--- Records for this exercise Enclosed Below ---

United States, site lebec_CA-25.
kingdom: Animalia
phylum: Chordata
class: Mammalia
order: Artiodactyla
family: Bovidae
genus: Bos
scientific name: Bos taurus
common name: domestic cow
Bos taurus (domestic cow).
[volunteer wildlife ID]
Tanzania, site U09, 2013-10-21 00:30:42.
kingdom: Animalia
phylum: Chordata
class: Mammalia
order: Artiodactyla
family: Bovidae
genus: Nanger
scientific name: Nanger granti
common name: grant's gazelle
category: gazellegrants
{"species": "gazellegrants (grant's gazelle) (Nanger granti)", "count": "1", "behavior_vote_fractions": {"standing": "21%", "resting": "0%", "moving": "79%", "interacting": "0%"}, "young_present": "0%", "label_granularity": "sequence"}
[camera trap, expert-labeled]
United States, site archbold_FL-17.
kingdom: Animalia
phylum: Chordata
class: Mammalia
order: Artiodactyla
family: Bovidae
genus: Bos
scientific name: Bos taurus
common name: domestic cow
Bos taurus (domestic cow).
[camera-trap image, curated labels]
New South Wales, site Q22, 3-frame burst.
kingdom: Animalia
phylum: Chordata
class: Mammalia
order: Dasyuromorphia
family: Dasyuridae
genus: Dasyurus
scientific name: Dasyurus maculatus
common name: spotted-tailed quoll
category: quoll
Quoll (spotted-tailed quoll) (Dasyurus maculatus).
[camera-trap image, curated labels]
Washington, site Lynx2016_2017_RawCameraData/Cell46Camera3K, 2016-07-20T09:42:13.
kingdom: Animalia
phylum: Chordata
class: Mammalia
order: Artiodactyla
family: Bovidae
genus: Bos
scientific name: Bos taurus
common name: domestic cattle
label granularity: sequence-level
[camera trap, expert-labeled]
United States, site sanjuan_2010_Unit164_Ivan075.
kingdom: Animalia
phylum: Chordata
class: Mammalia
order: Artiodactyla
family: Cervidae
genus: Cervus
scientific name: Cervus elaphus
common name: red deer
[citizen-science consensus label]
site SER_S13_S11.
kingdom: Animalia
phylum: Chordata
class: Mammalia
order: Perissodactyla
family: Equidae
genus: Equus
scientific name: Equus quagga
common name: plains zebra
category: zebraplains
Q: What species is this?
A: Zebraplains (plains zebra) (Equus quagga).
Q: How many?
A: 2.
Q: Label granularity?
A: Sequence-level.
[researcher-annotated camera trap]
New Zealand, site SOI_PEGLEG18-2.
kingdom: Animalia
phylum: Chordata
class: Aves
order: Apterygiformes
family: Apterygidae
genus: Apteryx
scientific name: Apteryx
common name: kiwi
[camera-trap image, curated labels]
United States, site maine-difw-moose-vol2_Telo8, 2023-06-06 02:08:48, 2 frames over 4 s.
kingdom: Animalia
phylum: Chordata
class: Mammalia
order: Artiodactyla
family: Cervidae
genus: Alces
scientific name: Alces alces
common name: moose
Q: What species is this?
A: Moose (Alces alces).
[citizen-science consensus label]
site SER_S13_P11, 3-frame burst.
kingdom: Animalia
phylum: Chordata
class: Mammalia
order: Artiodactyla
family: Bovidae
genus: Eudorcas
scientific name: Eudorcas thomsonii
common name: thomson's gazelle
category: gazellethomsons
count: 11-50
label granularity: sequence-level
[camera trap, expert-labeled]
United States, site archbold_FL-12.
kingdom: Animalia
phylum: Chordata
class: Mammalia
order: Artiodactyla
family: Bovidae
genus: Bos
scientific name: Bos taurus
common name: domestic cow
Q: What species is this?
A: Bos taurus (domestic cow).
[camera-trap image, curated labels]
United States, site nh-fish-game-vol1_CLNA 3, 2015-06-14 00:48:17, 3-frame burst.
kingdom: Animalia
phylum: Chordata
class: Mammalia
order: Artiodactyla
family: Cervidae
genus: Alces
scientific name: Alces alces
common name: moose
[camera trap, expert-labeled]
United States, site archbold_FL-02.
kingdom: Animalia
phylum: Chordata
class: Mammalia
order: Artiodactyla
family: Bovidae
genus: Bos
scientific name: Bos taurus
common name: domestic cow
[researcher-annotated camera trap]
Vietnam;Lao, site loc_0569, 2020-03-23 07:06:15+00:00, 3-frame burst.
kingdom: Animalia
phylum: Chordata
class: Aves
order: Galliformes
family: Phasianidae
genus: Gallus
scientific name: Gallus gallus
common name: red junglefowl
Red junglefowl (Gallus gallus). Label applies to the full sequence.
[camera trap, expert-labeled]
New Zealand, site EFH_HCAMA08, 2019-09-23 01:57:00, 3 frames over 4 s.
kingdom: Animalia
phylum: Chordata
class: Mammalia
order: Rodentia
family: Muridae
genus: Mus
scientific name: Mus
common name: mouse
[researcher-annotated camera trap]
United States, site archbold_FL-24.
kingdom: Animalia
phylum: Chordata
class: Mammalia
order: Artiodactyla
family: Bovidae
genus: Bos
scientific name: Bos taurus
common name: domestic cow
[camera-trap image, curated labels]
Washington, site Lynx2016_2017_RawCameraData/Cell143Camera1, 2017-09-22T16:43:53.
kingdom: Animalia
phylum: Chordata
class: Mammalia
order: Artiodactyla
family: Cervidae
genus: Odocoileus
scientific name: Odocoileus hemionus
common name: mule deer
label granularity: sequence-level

--- End of Enclosed Records for this exercise ---

* [What the task requires]
Search the records above for "Zealand" and copy every line that has it.

* [Answer area]
New Zealand, site SOI_PEGLEG18-2.
New Zealand, site EFH_HCAMA08, 2019-09-23 01:57:00, 3 frames over 4 s.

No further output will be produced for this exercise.